Il avait déjà fait grande impression avec son intense court-métrage, « Avant que de tout perdre », et il poursuit avec un nouveau drame conjugal qui saura jouer avec les nerfs du spectateur. Xavier Legrand nous plonge ainsi dans une réalité, un sujet tabou et d’actualité comme on en entend énormément, mais comme on en parle peu. Il se base sur le concept du point de vue de la menace, car il ne cherche pas à nuancer les faits, passé le premier acte. Il prend position du côté des victimes, tout en offrant la perspective du mal qui les oppresse. On y sent des influences évidentes, comme « Kramer contre Kramer », mais également « Shining », là où la folie viendra alimenter la tension et les conflits. Il s’agit d’une tragédie quotidienne dont il est important de comprendre les risques et les enjeux de chaque parti.


L’audience d’ouverture nous démontre, dans un élan théâtral, qu’il est possible de douter avant de camper profondément sur une position malaisante, à l’image de Julien Besson (Thomas Gioria), fils apeuré qui subira les complaintes de ses parents. On y découvre Antoine (Denis Ménochet), père dont ses émotions le conditionnent à se battre pour gagner le soutien de ses enfants. Puis, Miriam (Léa Drucker), mère hésitant entre la peur et l’indifférence, se dévoile fragiliser par une relation qui de toute évidence ne fonctionne plus comme avant et depuis un moment. Le droit de visite est pourtant prononcé pour Julien qui paie les frais d’une lourde négociation. Mais dès lors où l’on continue de fréquenter ce père qui tente de se racheter une conduite, c’est dans le drame privé qu’on y distinguera les secrets que chacun s’est bien gardé de préserver. De ce fait, le ton ne sera jamais d’ordre manichéen, car la malice du père aura une certaine emprise sur la cellule familiale qui se dessine peu à peu.

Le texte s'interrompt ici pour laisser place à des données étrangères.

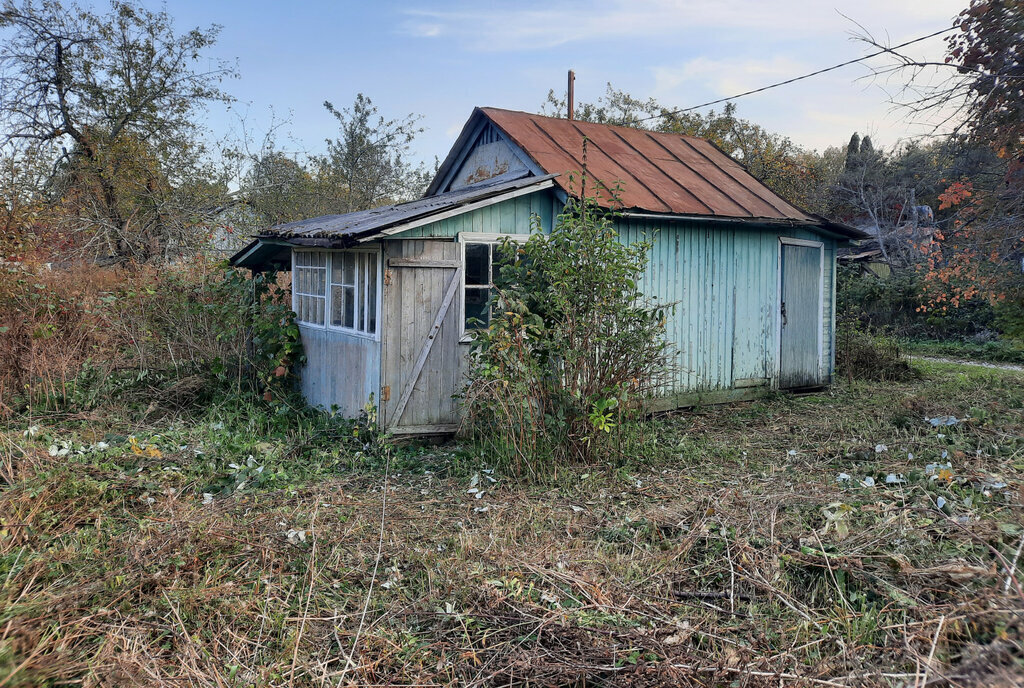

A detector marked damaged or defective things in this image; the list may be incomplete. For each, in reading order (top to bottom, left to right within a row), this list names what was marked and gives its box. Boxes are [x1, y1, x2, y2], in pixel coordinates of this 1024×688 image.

rust stain on roof [477, 105, 815, 223]
rusty metal roof [473, 106, 864, 236]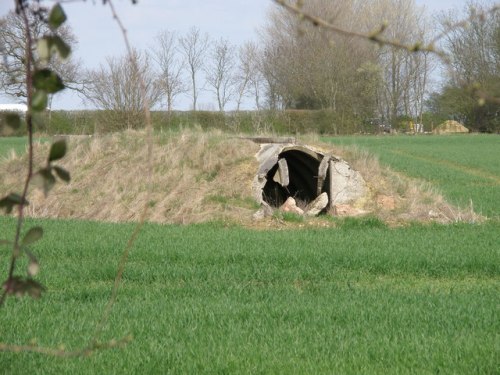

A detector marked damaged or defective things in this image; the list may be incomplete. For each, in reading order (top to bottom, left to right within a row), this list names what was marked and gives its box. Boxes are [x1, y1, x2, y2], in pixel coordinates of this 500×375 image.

damaged concrete bunker [254, 142, 364, 216]
broken concrete wall [254, 142, 368, 216]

Julien est au centre de tous les feux et il ne sait plus en qui croire et il se laisse séduire par la menace imminente d’un père qu’il tolère, mais qui ne lui cède que du contrôle mental. Antoine peut alors prendre plusieurs figures, dont l’ogre qui se nourrit d’enfants perdus et dans ce cas-ci, il parvient à s’imposer comme une bête masquée aux yeux d’un système judiciaire maladroit. Jusqu’au bout de la violence, il y a une forme de victoire dans la morale. Sobre et efficace, le film préférera toutefois s’attarder sur nos nerfs plutôt que de sombrer dans la plénitude d’un récit qui a maintes fois été conté. Le silence des personnages en dit long et ce seront les bruits environnants qui renforceront l’oppression d’un homme toxique pour son entourage. Et d’autres séquences, comme avec sa fille Joséphine (Mathilde Auneveux), viendront nourrir ce frisson et ce suspense tout au long de l’intrigue. Son cheminement diverge pourtant du précieux fil rouge qui nous est proposé, mais sa tragédie personnelle nous fera suffisamment cogiter afin qu’on relie son lot de désespoir avec le cas de sa famille qui se déchire.


À la fois la mèche et l’explosif, « Jusqu’à la garde » est complet dans sa démarche qui encourage les spectateurs du quotidien à s’ouvrir. Le film pose pourtant la frontière du privé, qui se limite à une porte ou un regard par la serrure. Et la mécanique du film vient de là, en nous piégeant dans une routine qui tambourine un message pessimiste, mais qui s’entrouvre à l’espoir de voir les choses s’arranger. Pas évident à première vue, car le cadre joue sur notre perception et le drame gagne en crédit, lorsque le dénouement viendra boucler la boucle. Il faut alors reconnaître l’efficacité d’un style épuré, mais qui n’oublie jamais de se positionner au niveau humain, qu’importent les protagonistes étudiés. Les louages sont mérités, à juste titre.